Pendant qu’Aline de Lescure se repoudrait le nez et se redessinait les lèvres, Gustave, avachi dans un fauteuil crapaud, observait Benoît d’un œil mauvais en ruminant sa contre-attaque. L’intrusion brutale dans le beau nid douillet que lui offraient ses thuriféraires des hautes sphères de la GP risquait de fiche en l’air tout le bénéfice qu’il tirait de son statut de « prolo officiel ». Après l’avoir bousculé, déstabilisé il fallait à Benoît prendre appui sur sa mauvaise humeur pour le cadrer. Le marché était d’une grande simplicité : Benoît offrait à Gustave de conforter, auprès du locataire de la place Beauvau, son statut d’indic n°1 au sein de la GP en échange d’agir selon sa volonté. Gagnant/gagnant : pour lui la pérennisation de sa situation de coqueluche idolâtré lui ouvrant tous les avantages collatéraux : baise, fric, fréquentation de la crème gépéiste : Clavel, Duras, Claude Mauriac, Joris Ivens et même Godard, vie facile ; pour Benoît, se dégager des tâches subalternes, manipuler tout le monde, s’infiltrer dans les cercles du pouvoir pour leur pourrir la vie. Bien évidemment, avec Gustave il n’entrerait pas dans ces subtiles considérations. Comme il le tenait à la fois par les couilles et par la peur, lorsqu’il lui ferait part de ce que seraient à l’avenir leurs relations ce serait comme sur le foirail, entre maquignons, qui baise qui, on ne sait pas vraiment, mais au bout du compte on tope-là.
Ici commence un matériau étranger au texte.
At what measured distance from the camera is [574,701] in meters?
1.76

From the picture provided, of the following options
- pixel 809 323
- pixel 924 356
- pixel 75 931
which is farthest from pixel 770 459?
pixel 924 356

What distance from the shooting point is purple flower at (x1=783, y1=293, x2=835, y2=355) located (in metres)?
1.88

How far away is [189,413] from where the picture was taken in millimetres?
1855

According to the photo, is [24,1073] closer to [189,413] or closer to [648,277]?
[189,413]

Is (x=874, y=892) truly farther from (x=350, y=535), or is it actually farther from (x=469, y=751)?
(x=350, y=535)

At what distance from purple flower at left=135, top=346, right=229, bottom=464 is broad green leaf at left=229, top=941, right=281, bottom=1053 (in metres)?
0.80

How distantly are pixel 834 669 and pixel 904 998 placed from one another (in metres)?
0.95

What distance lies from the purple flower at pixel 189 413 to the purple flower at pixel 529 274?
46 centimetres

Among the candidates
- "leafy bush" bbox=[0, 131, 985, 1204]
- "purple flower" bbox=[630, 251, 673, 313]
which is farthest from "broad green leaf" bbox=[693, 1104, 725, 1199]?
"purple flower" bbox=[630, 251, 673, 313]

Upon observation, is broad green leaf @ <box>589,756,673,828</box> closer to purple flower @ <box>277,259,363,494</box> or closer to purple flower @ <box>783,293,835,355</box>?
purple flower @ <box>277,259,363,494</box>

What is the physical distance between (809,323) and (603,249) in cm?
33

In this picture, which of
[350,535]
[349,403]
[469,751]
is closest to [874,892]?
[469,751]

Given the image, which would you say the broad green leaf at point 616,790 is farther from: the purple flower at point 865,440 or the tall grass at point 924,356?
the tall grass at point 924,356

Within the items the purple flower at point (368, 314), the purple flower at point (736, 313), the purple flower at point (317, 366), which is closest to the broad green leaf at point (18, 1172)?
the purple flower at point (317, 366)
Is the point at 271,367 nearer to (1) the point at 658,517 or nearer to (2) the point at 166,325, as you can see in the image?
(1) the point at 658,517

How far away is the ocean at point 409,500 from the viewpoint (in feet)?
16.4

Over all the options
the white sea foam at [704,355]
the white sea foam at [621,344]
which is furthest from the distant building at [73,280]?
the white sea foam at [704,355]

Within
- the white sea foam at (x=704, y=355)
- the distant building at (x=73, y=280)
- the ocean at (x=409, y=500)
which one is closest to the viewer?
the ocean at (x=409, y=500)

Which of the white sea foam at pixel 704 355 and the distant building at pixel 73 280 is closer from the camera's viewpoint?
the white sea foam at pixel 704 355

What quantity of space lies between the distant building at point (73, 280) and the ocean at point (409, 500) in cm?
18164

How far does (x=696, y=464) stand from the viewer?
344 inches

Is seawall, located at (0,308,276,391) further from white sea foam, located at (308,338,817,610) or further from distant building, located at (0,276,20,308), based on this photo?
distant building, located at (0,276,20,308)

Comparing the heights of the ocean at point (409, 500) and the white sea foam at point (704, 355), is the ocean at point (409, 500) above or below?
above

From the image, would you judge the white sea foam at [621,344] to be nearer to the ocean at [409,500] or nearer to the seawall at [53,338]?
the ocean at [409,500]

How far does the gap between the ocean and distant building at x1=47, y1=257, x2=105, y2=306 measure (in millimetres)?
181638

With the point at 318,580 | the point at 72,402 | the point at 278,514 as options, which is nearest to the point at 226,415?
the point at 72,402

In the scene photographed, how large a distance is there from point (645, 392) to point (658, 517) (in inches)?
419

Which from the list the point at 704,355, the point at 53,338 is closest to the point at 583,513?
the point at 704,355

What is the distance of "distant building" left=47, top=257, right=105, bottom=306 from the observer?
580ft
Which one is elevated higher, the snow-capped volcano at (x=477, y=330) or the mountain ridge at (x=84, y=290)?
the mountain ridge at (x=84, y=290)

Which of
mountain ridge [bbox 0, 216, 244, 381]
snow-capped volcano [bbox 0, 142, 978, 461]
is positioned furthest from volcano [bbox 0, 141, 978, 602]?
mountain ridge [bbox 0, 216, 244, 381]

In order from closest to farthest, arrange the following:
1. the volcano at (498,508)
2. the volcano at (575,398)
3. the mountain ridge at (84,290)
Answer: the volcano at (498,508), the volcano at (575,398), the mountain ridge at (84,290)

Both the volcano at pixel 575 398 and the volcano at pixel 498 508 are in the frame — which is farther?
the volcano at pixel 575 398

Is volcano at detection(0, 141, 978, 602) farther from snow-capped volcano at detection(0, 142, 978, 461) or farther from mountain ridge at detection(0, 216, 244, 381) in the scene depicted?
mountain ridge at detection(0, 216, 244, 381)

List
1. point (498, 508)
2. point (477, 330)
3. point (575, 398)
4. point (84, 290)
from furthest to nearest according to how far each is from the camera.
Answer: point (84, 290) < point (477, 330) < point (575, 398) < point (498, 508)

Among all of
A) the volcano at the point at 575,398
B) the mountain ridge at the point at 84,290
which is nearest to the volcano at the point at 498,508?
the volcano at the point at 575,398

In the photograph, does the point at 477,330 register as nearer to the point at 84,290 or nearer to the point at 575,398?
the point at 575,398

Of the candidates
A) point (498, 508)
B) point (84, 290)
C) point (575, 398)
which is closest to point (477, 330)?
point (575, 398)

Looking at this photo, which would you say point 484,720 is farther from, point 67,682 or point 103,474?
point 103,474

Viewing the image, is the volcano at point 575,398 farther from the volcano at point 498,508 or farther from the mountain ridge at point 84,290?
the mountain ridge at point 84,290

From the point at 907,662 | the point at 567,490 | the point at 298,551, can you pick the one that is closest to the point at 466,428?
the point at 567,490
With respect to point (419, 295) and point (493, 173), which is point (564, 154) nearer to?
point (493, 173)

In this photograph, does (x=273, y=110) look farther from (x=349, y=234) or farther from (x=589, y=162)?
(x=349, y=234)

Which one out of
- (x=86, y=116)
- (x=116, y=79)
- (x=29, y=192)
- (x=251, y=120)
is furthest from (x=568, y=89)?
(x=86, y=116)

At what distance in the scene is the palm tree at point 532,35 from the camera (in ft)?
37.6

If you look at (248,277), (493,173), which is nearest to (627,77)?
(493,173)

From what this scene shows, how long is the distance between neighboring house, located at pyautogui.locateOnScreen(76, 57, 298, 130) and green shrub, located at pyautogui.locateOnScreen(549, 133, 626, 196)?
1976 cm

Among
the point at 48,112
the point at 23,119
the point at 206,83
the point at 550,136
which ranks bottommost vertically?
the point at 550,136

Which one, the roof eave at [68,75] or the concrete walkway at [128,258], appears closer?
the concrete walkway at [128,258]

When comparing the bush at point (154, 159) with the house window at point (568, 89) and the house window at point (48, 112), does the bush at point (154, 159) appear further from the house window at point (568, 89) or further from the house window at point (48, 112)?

Au lieu de se coltiner le Gustave en tête à tête dans cette chambre, théâtre de ses ébats interrompus, Benoît se tournais vers Aline de Lescure pour l’inviter à regagner la réception à son bras. De très bonne grâce, elle se pliait à cette bonne manière des plus bourgeoise en taquinant au passage le Gustave : « Viens avec nous le surineur. Ne fais pas cette tête-là. Crois-moi tu es un bon coup Gustave, je n’ai jamais joui comme ce soir … » À la tête qu’il fit, étonnée et satisfaite, en se rengorgeant, benoît comprenait que le compliment, même s’il flattait l’enflure, chagrinait son machisme profond : la qualification de « bon coup » ne pouvait s’appliquer qu’aux pétasses. Pour emporter la décision Benoît lui passait une nouvelle couche : « Avec la pub que va te faire Aline tu vas pourvoir te constituer un harem sacré veinard ! » Sourire retrouvé, Gustave relevait sa grosse carcasse en lâchant un vent chuintant et odoriférant. « Ça dégage ! » commentait-il avec son intonation ch’timi qui chuintait elle aussi en « décache ! ». Au bras de benoît, la zélote d’Antoinette Fouque, réprimait un haut le corps. Plein de commisération hypocrite Benoît lui tapotait la main. « Les luttes de libération, Aline, passent souvent par des chemins de traverse un peu fangeux. On ne fait pas la Révolution sans se salir les mains… » Gustave dodelinait sa grosse tronche, l’air de dire, ce mec c’est vraiment qu’un phraseur mais sans pour autant se sentir visé par la réflexion de Benoît puisqu’il leur balançait : « Ce n’est pas mon cas, moi j’ai jamais eu les mains aussi propres que depuis que je me suis embarqué dans la Révolution… » Et de rire grassement en postillonnant sur le dos dénudé d’Aline.